Esto no es un problema de pacientes. Es un problema de sistemas.
Nahuel Gaitán
enero 4, 2026 AT 13:08La parte del CYP2C9 y la warfarina me voló la cabeza. Mi tío murió por un sangrado cerebral. No lo sabíamos hasta que encontramos su informe genético en un cajón. El médico no lo pidió. La familia no sabía que existía. ¿Cuántos más han muerto por esto y nunca lo supieron?
Yo ahora pido pruebas genéticas antes de cualquier anticoagulante. No es paranoia, es inteligencia.
Y sí, el litio también es un monstruo. Rango terapéutico de 0.6 a 1.2. Por encima de 1.5, coma. Por debajo, depresión. Y los riñones lo retienen como una esponja. No es medicina. Es equilibrio sobre un alambre.

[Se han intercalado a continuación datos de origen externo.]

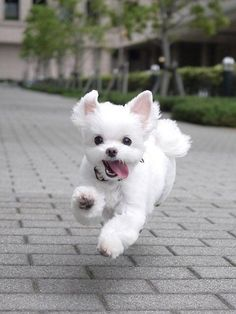 Here you'll find the cutest puppies in the world. If you love pets and you like puppies come and have a look, you will have fun with the occurrences of these cute little animals. Super Cute Puppies, Cute Baby Dogs, Cute Little Puppies, Cute Dogs And Puppies, Cute Little Animals, Cute Funny Animals, Pet Dogs, Pets, Tiny Puppies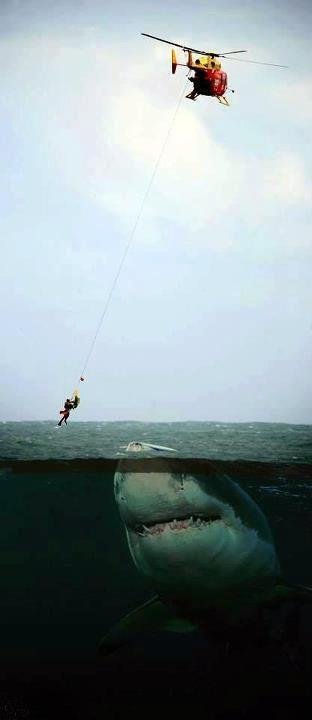 Awesome, but I wouldn't trade places with the guy being rescued!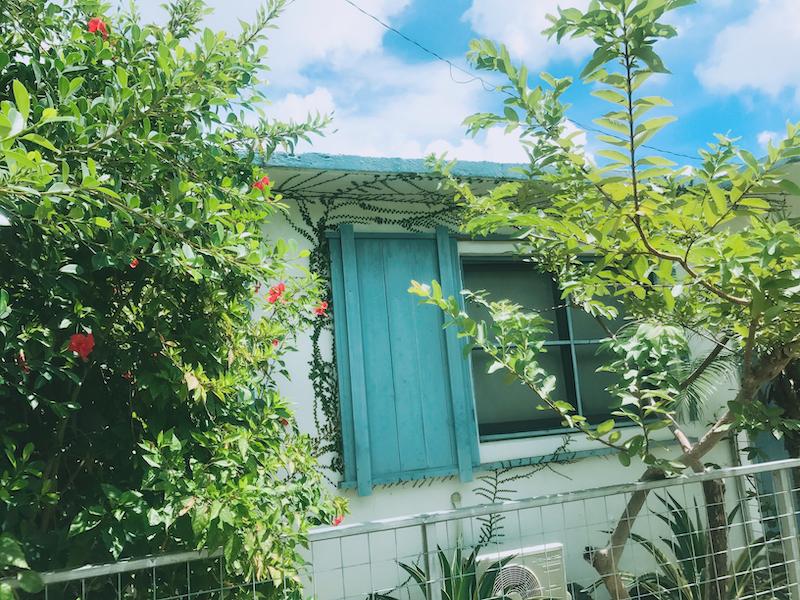 IMG 0506 夏日琉球島嶼 OKINAWA / 讓人捨不得離開的沖繩花草秘境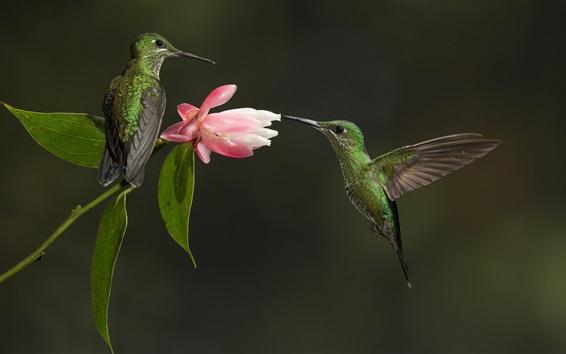 Wallpaper Two hummingbirds, pink flower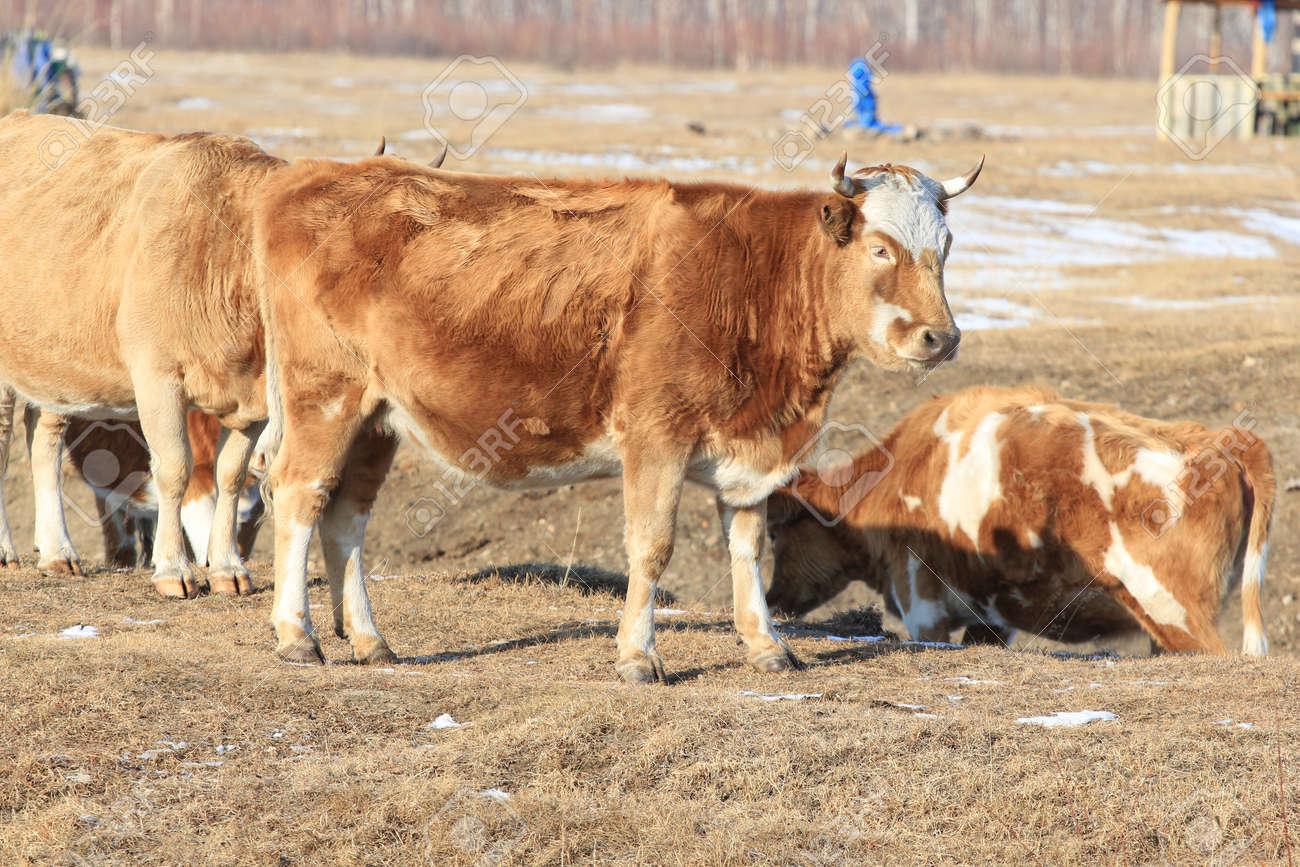 cow Stock Photo - 17562078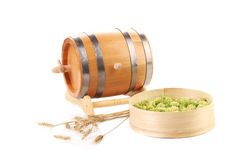 Barrel and sieve with hop. Isolated on a white background Royalty Free Stock Photo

Gracias por este post. Me hizo ver que no soy un caso raro. Soy parte de un sistema roto. Y ahora sé cómo defenderme.
George Valentin
enero 4, 2026 AT 21:25Este artículo es una tontería con datos. La farmacocinética no es un misterio, es una ciencia exacta. Si no entiendes por qué tu medicamento te hace daño, es porque no estudiaste. No es culpa del sistema. Es culpa tuya por no leer el prospecto. No todo el mundo puede ser experto, pero todos pueden leer. ¿No sabías que el jugo de pomelo inhibe CYP3A4? ¿Cómo no lo aprendiste en la escuela? ¿O es que te da pereza?
Y lo de la IA? ¡Qué ridiculez! ¿Crees que una máquina entiende tu dolor? No. Solo calcula. La medicina es arte. La ciencia es herramienta. No confundas la estadística con la humanidad.
La solución no es más pruebas, más pruebas, más pruebas. La solución es que los médicos vuelvan a ser médicos. No técnicos de laboratorio.
Esto es peligroso. Fomenta la paranoia. Y la gente va a dejar de tomar medicamentos por miedo. Eso mata más que cualquier interacción.
Si no te gusta tu medicamento, cámbialo. Pero no le eches la culpa a la ciencia.
Andrea Fonseca Zermeno
enero 6, 2026 AT 20:58Gracias por esto. Realmente. Yo tenía miedo de preguntar por mi dosis de antidepresivo porque pensaba que sonaba tonta. Pero ahora sé que no lo es. Mi médico me dijo que ‘así se pone’. Pero no me explicó por qué. Hoy me voy a pedir un TDM. No voy a sufrir más por miedo a parecer difícil.
Espero que más gente lo lea. Porque no deberíamos tener que buscar esto en Reddit para proteger nuestra salud.
Gonzalo Andrews
enero 7, 2026 AT 18:07El comentario de George Valentin me hace pensar: ¿cuántas personas han muerto por no querer escuchar a los pacientes? ¿Cuántas veces se les dijo ‘es psicológico’ cuando era farmacocinética? ¿Cuántas veces se les dijo ‘no te preocupes’ cuando la dosis era incorrecta?
La ciencia no es neutral. Está cargada de poder. Y el poder siempre elige quién escucha y quién calla.
Este artículo no es solo sobre medicamentos. Es sobre quién tiene derecho a ser escuchado en la medicina.
Y si tú, como paciente, no te sientes escuchado, no es porque estés equivocado. Es porque el sistema está roto.
La farmacocinética es el mapa. Pero la humanidad es el viaje. Y ese viaje no puede ser solo técnico. Debe ser humano.